April 30, 2012

Unidentified Local Man Contemplates Decline Of Civilization, Futility Of Existence

A few years ago, I had an offer for a book deal; I was going to write a celebrity parenting advice book. In fact, I started writing before the deal was set, wrote an awful lot of it, in fact. Was gonna crank that baby out. Deadpan hilarity was the operating concept.

Then Anna Nicole Smith died while I was holed up on a writing binge in a wifi-less hotel, and I knew I'd 1) have to rewrite my whole Anna Nicole bit, and 2) probably give her her own faux-cautionary tale chapter.

And in one way, I was glad, felt like I'd dodged a bullet, because what if I'd finished, or worse, was just about to start flogging the book, which had, say, mocked her whole, "I only give my newborn daughter 4 oz. of formula instead of 5 because I want her to stay sexy," thing, right when she OD'd and died and turned her kid into a securitized asset? Man, that would have been awkward.

But I kind of snapped, and I just stopped cold. I knew I was writing a book I hated about a subject and culture I hated even more, and it was rotten and depressing, and I was becoming a stressed out a-hole to live with--and for what?

I mean, I was surprised and flattered by the offer, as laughably tiny as it was--seriously, writers?--but more for the attention. And I still have nothing but admiration for the folks who approached me. And I still feel bad, not just about bailing on the book, but about feeling like I did not really do right by these professionals who were supportive, if a little perplexed at my response.

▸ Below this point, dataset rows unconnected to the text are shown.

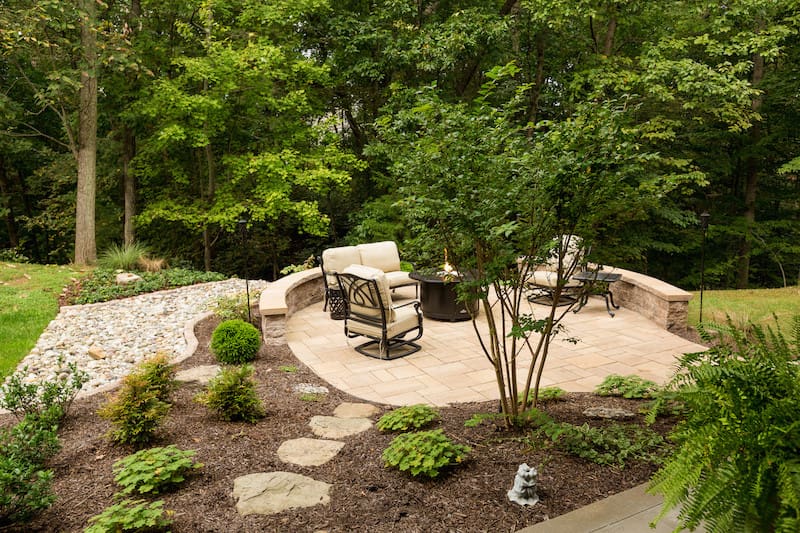 Sunrise Landscape | Fairfax | Loudoun Landscaping Companies Near Me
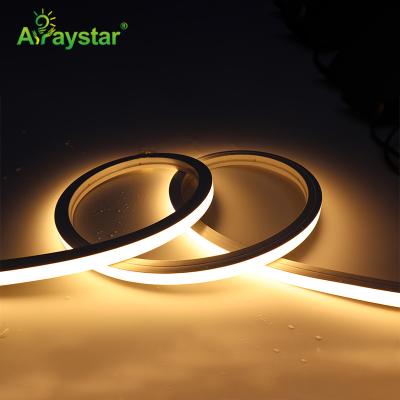 China Hot Selling Waterproof LANDSCAPE LED Strip 2835 High Power LED Neon Light for Sign and Letter Lighting for sale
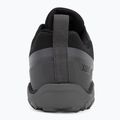 Buty barefoot męskie Xero Shoes Scrambler Trail Low WP black/asphalt 6
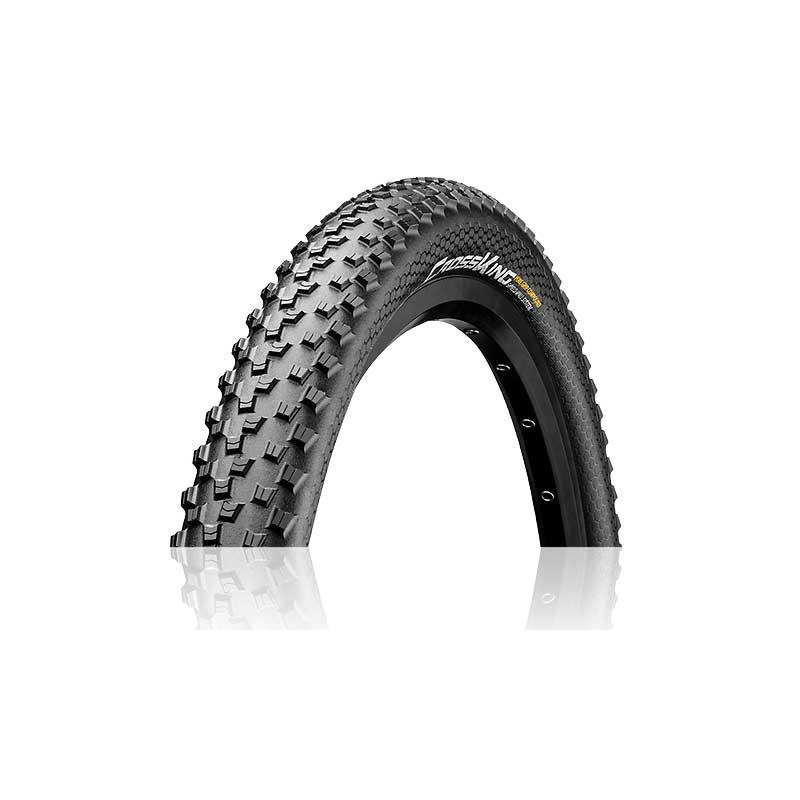 Pneu Aro Continental Mtb Cross King Perfor Tubeless Submarino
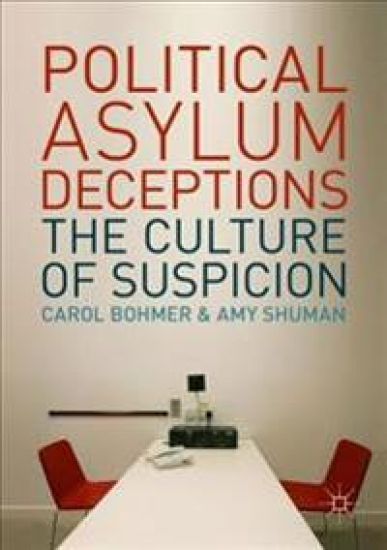 Political Asylum Deceptions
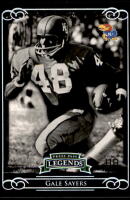 2008 Gale Sayers Press Pass Legends - Silver Holofoil (#'d to 499) (#:64) (Stock: 1) - $1.75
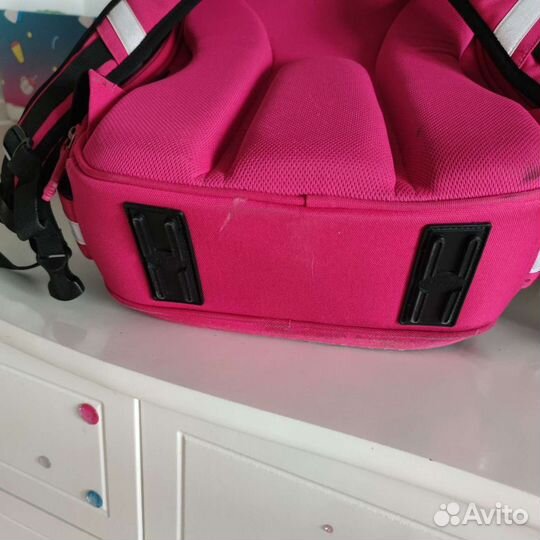 Рюкзак ранец для начальной школы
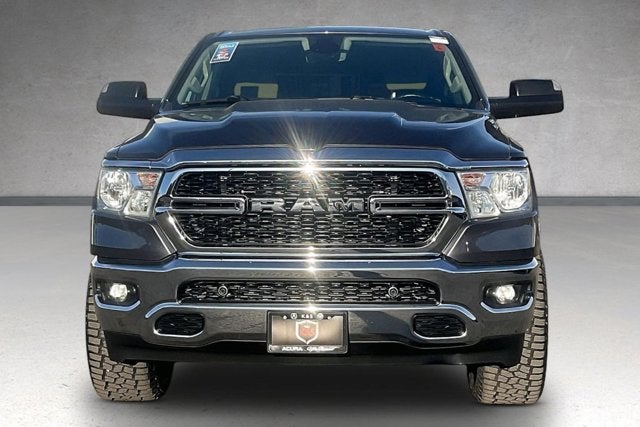2020 RAM 1500 Big Horn Crew Cab 4x2 5'7' Box
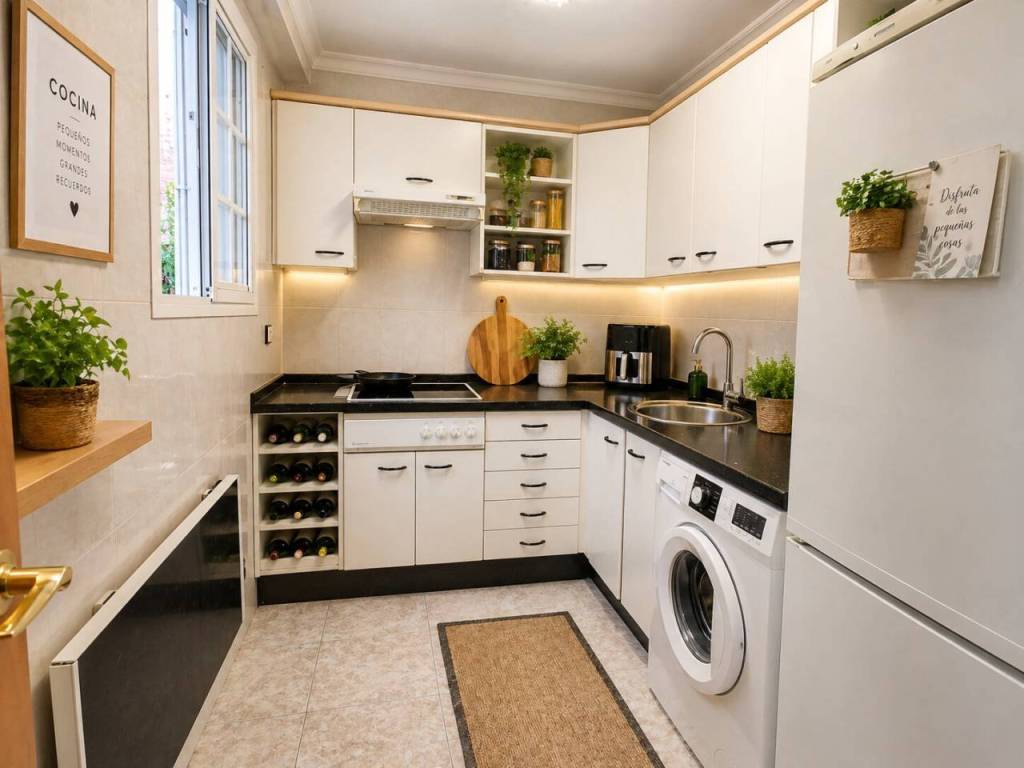 Cocina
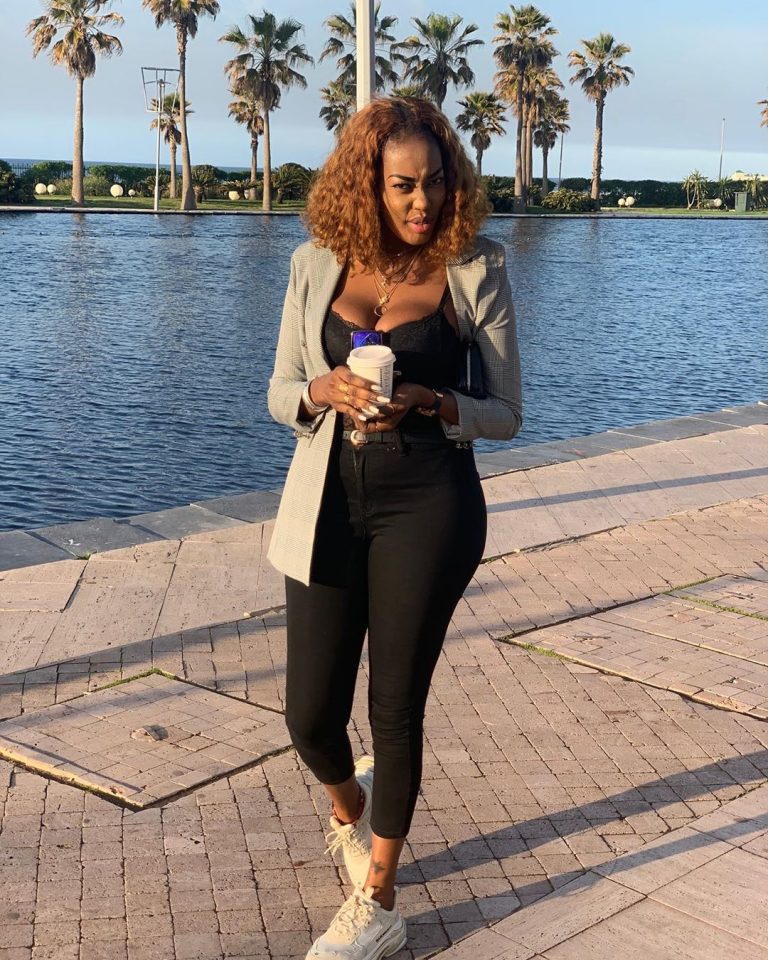 (16 Photos) Casablanca: YA AWA se la coule douce, fait bonne figure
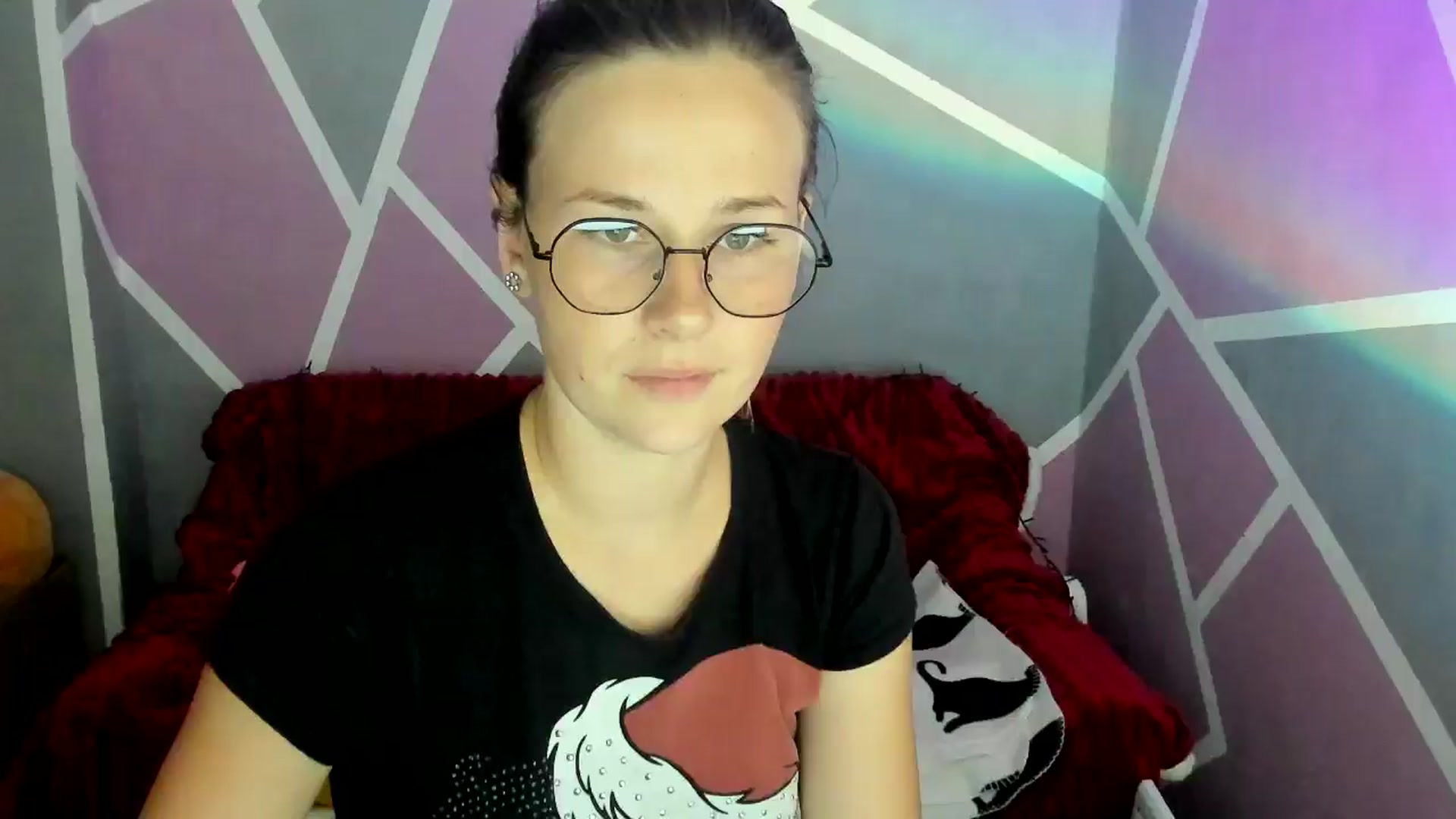 Gallery image thumbnail from Sexy_Ukr's myfreecams stream on, 07/29/2024, 18:46 image 1 of 20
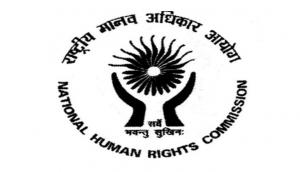 NHRC notice to Centre, states over pollution faced by traffic cops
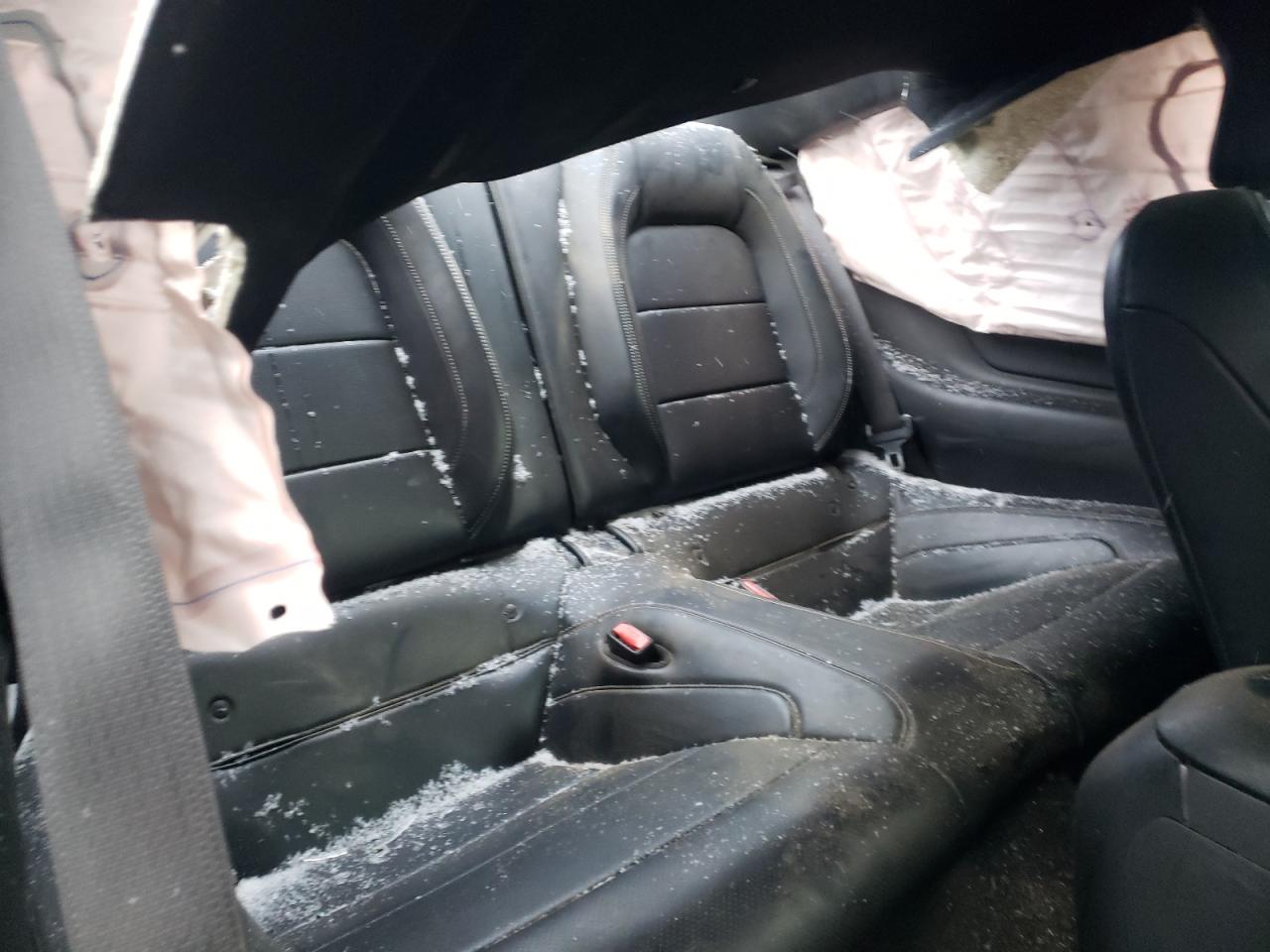 Photo 6 from auction – 2015 FORD MUSTANG with VIN 1FA6P8TH4F5342364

But I just could not do it. Back then the entire celebrity parenting industrial complex just felt deeply, deeply wrong, and disgusting, and unsustainable and--holy crap, $5,000 for a reality star tweet??

For the demi-celebrities in front of the camera, the shows also are global billboards that lead to paid gigs, like lucrative appearances at introductions for baby products and for tweeting on behalf of companies that are focusing on women with children, sometimes for $5,000 or more a tweet for the bigger reality stars.
You cannot make this shit up anymore. And I say that as someone who actually tried.

The Baby Bump [nyt]

1 Comment

I once thought I'd do something similar (without an actual offer, just my own ego knowing I'd be awesome), write a book exposing interesting and hypocritical things about celebrities...I can't even remember exactly what the unique and gripping premise of the book was going to be, only that I thought for some reason I was uniquely suited to do it. The things kids believe about themselves...

Anyway, I ended up giving up on it because I realized I just didn't want to think about celebrities that much. They're fun to make fun of, but I'd rather spend my time thinking about transformers, or how to get out of freakish emergency scenarios.

Anyway, came across your blog and enjoying it.